ALBANY—Under a legal agreement with the U.S. Environmental Protection Agency announced on Sept. 13, General Electric Co. has agreed to investigate the Lower River portion of the Hudson River PCBs Superfund site to determine next steps for addressing contamination.

Under the terms of the legal administrative agreement, GE will immediately develop a plan for extensive water, sediment, and fish sampling involving a 200-mile stretch of the Hudson River between the Troy Dam and the mouth of the New York Harbor. While polychlorinated biphenyls (PCBs) will be a focus of the data collection in the Lower Hudson River, other contaminants will be evaluated as well. The new data is needed to determine from a scientific standpoint the best path forward, even in advance of a potential formal set of studies that would be required to develop a plan or plans for cleanup, EPA officials stated. The agreement requires data collection to begin in early 2023. GE will also pay EPA’s costs to oversee the work.

“The sampling that GE is conducting will allow us to better understand and evaluate the conditions and potential contamination in the Lower Hudson River environment,” said EPA Regional Administrator Lisa F. Garcia. “The information will help us determine whether and how to prioritize investigations in each portion of the Lower Hudson and how to best address contamination.”

EPA plans to keep the Community Advisory Group for the Hudson River PCBs Superfund site and the public informed and involved as data is collected and follow-up decisions are made. EPA will also look to engage with communities along the lower Hudson, including communities that have environmental justice concerns.

Under the terms of the administrative agreement, GE will sample multiple fish species, sediment and water from various locations throughout the Lower Hudson River. There will be three different sediment sampling programs, each from a different range of depths of the river bottom. Collecting sediment at various depths and locations allows EPA to better understand where contamination is present and has deposited over time. GE will implement two of the three sediment programs in 2023. The third program, which includes the collection of deeper sediment samples, will occur in 2024.

Results of the sampling will inform EPA’s investigations moving forward. GE remains legally responsible for its PCBs that migrated to this area. EPA is continuing to evaluate whether other parties may also be liable for PCBs, as well as other contamination in the Lower Hudson.

The new data will supplement information collected during EPA’s investigation of the Lower Hudson River in the 1990s and the periodic monitoring of Lower Hudson River fish and water by GE under EPA oversight since 2004. EPA has also been gathering additional information and data about the Lower River in coordination with New York State and other project stakeholders since 2019 to support these efforts.
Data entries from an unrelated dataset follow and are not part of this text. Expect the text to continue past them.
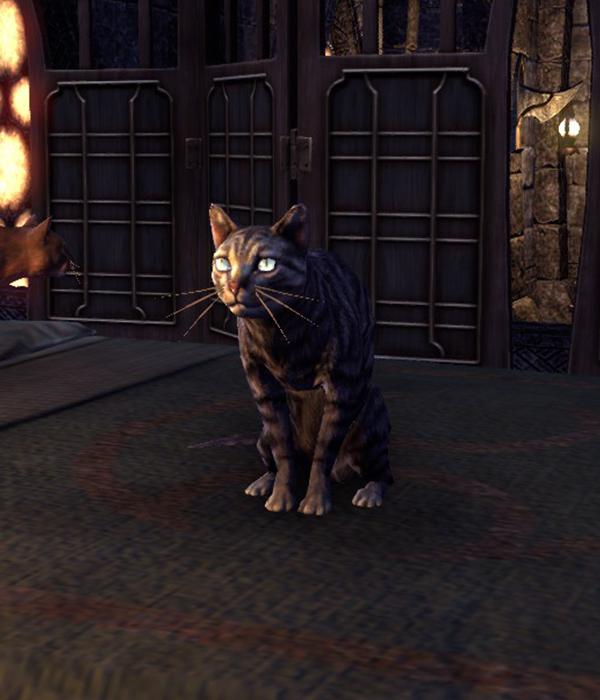 Sheogorath (Cat)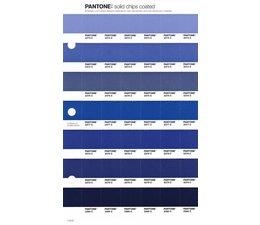 Pantone PMS Solid Chips vervangingspagina op coated papier 113C, kleurnummers 2373C - 2374C - 2376C - 2377C - 2378C - 2379C - 2380C
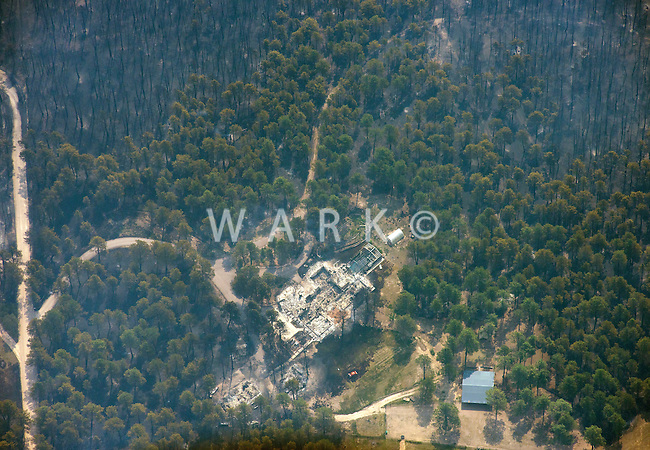 Black Forest wild fire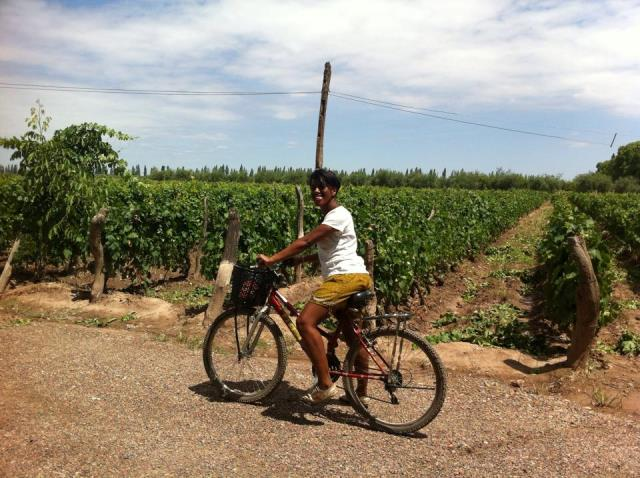 Cycling around Mendoza, Argentina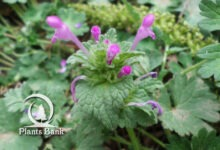 Photo of Lamium purpureum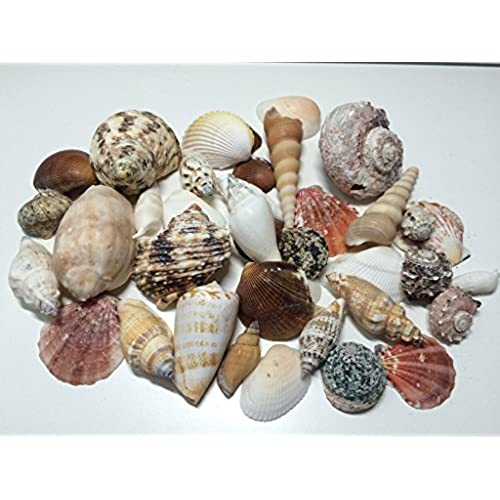 Decorative Vases With Shells Amazon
GE is reimbursing EPA for the costs incurred for planning the work.

New York State Department of Environmental Conservation Commissioner Basil Seggos said, “New York State is committed to a comprehensive cleanup and restoration of the Hudson River. EPA’s agreement directing GE to undertake additional sampling in the lower Hudson is a critical step to address historic PCB contamination. This new data will supplement the extensive sampling efforts previously conducted by DEC, EPA, and GE to evaluate the health of one of New York’s most important waterbodies. New York State DEC looks forward to continuing to work with EPA to understand what further actions can be taken to address unacceptable levels of contamination that remain in the river.”

The Hudson River PCBs Superfund site includes the 200-mile stretch from Hudson Falls to the southern tip of Manhattan in New York City. EPA’s 2002 Record of Decision addressed the sediment in the 40-mile stretch of the Upper Hudson River between Fort Edward and Troy, New York. The dredging and capping work in the Upper Hudson River was conducted between 2009 and 2015.

EPA continues to monitor the post-dredging recovery of the Upper Hudson River and is evaluating PCB contamination in the Upper Hudson River floodplain. The investigation of the floodplain is being done under a separate legal agreement with GE under EPA oversight.

Between the 1940s and 1970s, GE discharged PCBs into the Hudson River from its two former capacitor manufacturing plants in Fort Edward and Hudson Falls. These PCBs contaminated the river and its sediment from the Hudson Falls plant to New York Harbor, and contaminated certain areas of the floodplain along the banks of the river during high water and flood events.